ABOUT THIS EXERCISE: Scan the material for the string "Путина" and copy out every line in which it occurs.

ENTRIES SHOWN:
^^^^^^^^^^^^^^^^
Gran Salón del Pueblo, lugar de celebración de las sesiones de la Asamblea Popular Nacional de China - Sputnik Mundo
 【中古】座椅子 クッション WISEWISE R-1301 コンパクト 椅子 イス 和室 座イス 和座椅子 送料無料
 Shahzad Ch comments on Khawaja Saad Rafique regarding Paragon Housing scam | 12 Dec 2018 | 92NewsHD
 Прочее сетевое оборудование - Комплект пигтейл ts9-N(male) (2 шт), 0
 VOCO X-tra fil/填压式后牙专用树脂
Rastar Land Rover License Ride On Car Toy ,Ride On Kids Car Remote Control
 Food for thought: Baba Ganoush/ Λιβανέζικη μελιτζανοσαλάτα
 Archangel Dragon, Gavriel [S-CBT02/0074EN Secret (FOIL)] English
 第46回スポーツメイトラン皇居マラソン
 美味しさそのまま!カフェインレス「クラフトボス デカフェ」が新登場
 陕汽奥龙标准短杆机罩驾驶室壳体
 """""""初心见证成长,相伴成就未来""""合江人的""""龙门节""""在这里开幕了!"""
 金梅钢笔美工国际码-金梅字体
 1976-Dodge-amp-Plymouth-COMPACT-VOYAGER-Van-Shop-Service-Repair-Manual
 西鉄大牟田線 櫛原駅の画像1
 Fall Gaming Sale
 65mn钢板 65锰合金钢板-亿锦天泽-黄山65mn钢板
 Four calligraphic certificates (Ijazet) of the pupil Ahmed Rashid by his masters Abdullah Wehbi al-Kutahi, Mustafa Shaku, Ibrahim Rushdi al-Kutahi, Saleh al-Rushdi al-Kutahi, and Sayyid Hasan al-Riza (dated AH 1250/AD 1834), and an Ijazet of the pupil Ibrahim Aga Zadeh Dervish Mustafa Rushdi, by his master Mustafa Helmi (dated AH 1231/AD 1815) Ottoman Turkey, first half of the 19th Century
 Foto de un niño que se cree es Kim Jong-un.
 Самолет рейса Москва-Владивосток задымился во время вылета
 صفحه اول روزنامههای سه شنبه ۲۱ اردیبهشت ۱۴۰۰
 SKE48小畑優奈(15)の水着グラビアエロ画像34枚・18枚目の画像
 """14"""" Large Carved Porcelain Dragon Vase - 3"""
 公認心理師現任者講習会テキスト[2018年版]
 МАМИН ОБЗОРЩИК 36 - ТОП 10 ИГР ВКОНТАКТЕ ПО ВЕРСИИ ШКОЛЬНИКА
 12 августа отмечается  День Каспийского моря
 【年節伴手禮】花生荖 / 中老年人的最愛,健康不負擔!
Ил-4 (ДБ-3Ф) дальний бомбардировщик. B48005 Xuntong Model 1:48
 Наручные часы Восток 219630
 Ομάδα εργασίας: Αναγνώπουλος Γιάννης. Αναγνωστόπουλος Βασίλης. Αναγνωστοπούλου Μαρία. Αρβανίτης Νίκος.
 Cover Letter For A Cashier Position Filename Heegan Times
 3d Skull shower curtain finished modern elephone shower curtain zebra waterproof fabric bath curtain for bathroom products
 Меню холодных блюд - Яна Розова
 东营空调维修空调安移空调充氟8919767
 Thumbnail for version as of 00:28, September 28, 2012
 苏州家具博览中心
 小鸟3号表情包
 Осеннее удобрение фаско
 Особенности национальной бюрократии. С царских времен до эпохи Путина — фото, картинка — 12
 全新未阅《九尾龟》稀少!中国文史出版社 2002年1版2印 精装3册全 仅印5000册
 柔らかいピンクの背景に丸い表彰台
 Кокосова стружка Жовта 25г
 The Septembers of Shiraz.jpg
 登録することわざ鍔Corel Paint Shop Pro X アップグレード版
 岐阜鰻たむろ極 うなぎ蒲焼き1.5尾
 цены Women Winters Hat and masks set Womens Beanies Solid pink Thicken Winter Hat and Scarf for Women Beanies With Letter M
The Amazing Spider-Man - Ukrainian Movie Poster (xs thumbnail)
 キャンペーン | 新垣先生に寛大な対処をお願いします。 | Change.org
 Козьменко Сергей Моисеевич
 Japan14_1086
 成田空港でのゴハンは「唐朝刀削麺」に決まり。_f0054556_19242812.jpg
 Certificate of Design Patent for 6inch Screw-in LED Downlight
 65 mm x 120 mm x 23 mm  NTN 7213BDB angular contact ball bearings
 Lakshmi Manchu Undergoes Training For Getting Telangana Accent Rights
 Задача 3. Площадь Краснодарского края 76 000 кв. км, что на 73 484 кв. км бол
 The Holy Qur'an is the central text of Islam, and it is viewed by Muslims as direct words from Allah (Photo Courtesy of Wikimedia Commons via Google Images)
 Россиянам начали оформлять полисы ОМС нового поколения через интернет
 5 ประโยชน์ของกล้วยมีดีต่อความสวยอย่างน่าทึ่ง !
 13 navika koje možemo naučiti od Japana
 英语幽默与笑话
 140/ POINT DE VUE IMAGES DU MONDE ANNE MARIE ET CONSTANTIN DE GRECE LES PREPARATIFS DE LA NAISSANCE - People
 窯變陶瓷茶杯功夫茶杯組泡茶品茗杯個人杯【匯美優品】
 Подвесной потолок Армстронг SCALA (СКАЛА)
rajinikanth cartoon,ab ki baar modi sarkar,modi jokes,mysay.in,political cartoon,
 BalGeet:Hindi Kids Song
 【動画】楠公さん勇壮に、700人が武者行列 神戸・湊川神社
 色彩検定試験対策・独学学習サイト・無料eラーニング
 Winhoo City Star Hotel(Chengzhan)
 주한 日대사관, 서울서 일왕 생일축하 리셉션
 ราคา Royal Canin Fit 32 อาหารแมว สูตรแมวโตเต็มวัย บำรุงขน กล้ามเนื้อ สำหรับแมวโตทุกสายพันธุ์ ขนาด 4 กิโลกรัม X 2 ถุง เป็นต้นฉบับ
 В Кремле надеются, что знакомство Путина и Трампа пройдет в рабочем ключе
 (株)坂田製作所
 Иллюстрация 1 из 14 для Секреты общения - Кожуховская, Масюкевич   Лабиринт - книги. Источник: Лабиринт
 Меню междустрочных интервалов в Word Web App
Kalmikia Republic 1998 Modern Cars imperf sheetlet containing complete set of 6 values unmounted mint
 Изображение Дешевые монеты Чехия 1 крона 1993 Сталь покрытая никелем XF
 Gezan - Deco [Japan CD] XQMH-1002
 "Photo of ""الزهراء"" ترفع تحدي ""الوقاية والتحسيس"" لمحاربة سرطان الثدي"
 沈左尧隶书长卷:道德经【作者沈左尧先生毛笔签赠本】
^^^^^^^^^^^^^^^^
PROBLEM SOLUTION:
 Особенности национальной бюрократии. С царских времен до эпохи Путина — фото, картинка — 12
 В Кремле надеются, что знакомство Путина и Трампа пройдет в рабочем ключе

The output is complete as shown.